Закончив чаепитие, Пашка взял в руки гитару. Немного поднастроив её, он, неожиданно для меня объявил:
– А сейчас для вас споёт почти народный артист, «орденопросец», гроза фашистов и любимец архангельской публики – Димитрий Сверлов! Аккомпанирую я, – привстав, он поклонился в разные стороны.
– Ой, ребята! Так вы из Архангельска? – всплеснув руками, весело спросила Зина.
– Из Архангельска – мой «знаменитый» друг, а мы – «пскопские»! – Павел вновь приподнялся и театрально поклонился девушке.
– Да брось ты, Пашка, дурака валять! – сказал я. – Чего петь-то будем?
– Народный согласен! – чумным голосом заорал Пашка и, узрев, что я стал сердиться, взял аккорд: – «Чёрные косы!»

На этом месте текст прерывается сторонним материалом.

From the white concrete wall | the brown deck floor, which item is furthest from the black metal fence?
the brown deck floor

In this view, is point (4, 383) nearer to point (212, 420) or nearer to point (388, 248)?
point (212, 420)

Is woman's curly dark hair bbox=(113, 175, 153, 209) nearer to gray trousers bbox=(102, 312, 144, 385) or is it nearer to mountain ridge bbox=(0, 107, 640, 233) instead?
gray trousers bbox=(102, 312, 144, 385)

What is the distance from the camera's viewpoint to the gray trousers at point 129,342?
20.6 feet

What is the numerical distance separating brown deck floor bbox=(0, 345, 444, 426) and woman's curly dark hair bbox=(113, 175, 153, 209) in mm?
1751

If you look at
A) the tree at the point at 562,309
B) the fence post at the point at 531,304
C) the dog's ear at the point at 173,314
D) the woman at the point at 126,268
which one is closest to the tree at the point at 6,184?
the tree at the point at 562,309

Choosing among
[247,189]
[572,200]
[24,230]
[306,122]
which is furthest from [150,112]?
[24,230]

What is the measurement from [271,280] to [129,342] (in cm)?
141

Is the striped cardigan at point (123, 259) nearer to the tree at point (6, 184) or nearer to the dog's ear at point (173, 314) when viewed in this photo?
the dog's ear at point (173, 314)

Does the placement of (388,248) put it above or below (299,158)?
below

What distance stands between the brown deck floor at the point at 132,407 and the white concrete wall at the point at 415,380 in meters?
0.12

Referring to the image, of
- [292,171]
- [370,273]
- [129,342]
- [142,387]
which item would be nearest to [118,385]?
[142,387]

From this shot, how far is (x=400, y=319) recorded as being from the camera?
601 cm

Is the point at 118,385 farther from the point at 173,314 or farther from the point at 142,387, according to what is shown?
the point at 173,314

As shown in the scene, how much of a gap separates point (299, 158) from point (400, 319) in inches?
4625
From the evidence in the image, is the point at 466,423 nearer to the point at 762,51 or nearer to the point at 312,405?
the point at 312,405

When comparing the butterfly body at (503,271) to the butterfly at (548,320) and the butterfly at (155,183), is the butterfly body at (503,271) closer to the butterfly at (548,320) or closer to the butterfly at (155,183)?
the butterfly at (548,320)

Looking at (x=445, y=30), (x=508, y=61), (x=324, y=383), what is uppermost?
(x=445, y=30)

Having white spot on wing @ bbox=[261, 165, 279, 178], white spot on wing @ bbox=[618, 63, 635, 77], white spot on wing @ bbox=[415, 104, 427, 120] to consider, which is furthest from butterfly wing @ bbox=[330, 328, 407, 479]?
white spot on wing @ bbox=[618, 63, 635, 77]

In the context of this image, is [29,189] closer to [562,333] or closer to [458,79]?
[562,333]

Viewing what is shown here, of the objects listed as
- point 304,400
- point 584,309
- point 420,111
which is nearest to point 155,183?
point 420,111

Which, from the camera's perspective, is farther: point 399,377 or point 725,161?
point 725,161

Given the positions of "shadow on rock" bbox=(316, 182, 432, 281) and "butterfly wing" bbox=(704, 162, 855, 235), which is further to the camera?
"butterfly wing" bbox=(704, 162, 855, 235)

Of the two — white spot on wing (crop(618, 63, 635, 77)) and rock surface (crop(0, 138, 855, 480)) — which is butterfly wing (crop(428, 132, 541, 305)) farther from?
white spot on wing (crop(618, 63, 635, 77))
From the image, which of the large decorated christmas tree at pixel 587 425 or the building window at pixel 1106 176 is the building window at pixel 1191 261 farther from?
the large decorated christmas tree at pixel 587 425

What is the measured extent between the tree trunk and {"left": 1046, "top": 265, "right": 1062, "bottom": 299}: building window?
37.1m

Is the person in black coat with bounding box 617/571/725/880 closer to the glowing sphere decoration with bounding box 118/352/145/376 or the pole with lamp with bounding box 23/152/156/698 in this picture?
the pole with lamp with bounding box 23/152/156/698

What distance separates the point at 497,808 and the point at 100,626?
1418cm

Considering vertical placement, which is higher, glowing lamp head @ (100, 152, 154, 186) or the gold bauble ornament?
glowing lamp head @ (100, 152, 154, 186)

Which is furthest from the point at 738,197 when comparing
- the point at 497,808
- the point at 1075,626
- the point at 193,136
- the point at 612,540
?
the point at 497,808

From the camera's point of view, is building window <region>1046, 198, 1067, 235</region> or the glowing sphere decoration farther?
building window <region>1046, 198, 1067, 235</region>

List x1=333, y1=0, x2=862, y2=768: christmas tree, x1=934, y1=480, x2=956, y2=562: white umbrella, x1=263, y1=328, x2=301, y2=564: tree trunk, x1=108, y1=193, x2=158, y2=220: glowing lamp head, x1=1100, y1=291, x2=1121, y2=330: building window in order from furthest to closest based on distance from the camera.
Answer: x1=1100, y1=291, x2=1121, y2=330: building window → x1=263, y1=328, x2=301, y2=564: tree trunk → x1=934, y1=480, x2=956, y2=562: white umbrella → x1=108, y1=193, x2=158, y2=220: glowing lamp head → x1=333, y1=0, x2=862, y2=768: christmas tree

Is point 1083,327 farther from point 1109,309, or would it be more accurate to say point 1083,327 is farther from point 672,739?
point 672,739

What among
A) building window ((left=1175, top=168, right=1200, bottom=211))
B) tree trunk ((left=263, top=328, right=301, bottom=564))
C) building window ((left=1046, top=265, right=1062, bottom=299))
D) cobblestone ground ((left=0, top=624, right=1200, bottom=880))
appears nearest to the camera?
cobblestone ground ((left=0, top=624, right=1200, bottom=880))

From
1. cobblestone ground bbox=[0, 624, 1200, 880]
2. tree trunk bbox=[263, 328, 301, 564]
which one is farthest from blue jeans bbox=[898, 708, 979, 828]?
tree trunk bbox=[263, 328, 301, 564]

Я любил петь и поэтому, не споря с ним, начал:
Чёрные косы имела
В них чёрные ленты вплела,
Милого крепко любила,
За что и в могилу сошла.
Он был из семьи коммунаров,
Она же – кулацкая дочь,
И как же сошлась эта пара,
То знает весенняя ночь.
Два часа пролетели незаметно, и мы нехотя вернулись на станцию. Ещё через пару часов погрузились в теплушки, и с девятого декабря в ночь на десятое я распростился с милым Севером, стоя в дверях шестнадцатитонного грузового вагона.
Мимо меня уходила в даль знакомая до мелочей привычная жизнь, а за моей спиной в сутолоке людей связного штаба, спешивших закончить последние работы по обустройству, начиналась жизнь – новая, неведомая, с очень часто меняющейся обстановкой.
Северный ветер в последний раз обдул моё лицо, бросив в него горсть колючего снега, а северные звёзды в сужающийся створ закрывающейся двери подбадривающе мерцнули: «Держись, Димка!» И началась жизнь на колёсах.
– Дмитрий Михайлович! Дмитрий Михайлович!
Он открыл глаза. Рядом с ним, тряся его за плечо, стоял дежурный врач и девушка-регистраторша.
– Пойдёмте, я провожу вас в душевую, а затем в палату, – сказал врач.
– Да я сегодня уже принимал душ.
– Всё равно. У нас так положено, что все больные обязаны принять душ и переодеться в наше бельё.
«Ну вот, уже и больной!» – невесело подумал он. Потом встал и, подхватив свою сумку с вещами, пошёл за доктором. Через полчаса он был одет в больничную пижаму и помещён в четырёхместную палату, где спал всего один сосед.
«Утром познакомлюсь», – подумал Дмитрий Михайлович. «Утро вечера мудренее, – откуда-то пришло на ум, и он закончил эту пословицу многим людям неизвестными словами: – Кобыла мерина удалее!»
Лёг на кровать. Спать не хотелось. Наплывали воспоминания полувековой давности.
Город Вологда! Затем суточное болтание по Московской окружной железной дороге. Реутов – пригород Москвы. И опять неизвестно сколь длительное стояние.